[Spatial question entries]
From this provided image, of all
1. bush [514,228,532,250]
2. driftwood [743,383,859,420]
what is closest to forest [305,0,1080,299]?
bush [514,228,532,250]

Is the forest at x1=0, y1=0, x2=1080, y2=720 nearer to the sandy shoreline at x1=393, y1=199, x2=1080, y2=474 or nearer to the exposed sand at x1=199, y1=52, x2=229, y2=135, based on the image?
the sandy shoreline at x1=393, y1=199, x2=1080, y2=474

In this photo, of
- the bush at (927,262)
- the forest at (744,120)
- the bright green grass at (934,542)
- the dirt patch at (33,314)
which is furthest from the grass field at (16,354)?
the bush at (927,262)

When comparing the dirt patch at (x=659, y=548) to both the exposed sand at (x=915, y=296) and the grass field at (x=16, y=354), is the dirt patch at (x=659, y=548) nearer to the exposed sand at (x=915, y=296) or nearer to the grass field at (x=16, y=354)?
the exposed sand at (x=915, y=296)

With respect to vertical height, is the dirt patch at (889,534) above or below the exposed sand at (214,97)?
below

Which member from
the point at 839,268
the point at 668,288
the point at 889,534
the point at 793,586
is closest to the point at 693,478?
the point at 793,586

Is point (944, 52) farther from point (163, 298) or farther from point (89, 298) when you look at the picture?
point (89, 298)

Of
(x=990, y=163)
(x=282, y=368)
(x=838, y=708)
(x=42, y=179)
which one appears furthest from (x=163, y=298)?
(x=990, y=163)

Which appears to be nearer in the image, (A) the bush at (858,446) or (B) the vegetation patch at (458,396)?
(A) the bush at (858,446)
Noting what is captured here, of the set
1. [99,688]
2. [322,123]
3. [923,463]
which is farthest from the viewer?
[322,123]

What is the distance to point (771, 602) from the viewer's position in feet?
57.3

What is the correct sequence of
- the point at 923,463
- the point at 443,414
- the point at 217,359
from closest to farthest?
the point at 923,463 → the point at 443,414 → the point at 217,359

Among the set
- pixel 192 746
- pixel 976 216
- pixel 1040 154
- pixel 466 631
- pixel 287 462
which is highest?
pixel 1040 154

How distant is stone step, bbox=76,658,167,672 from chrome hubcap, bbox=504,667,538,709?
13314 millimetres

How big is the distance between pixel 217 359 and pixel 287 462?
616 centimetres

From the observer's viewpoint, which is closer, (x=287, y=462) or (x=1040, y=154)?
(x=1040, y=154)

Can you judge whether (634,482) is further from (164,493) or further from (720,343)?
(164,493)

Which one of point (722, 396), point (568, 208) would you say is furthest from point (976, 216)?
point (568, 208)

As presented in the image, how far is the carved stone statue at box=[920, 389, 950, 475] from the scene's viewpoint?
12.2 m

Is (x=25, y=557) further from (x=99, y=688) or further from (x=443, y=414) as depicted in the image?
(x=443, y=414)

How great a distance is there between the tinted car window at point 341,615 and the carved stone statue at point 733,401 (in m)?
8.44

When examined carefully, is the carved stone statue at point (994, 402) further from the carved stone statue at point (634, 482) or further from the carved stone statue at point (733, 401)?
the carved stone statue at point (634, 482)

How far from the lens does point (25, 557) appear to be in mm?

Aim of the task:
Repeat the stretch of the records from the line containing "Among the set" through the line containing "616 centimetres", copying each line exactly.

Answer:
Among the set
- pixel 192 746
- pixel 976 216
- pixel 1040 154
- pixel 466 631
- pixel 287 462
which is highest?
pixel 1040 154

How distant is stone step, bbox=76,658,167,672 from chrome hubcap, bbox=504,667,538,709?
13314 millimetres

How big is the distance between pixel 217 359 and pixel 287 462?
616 centimetres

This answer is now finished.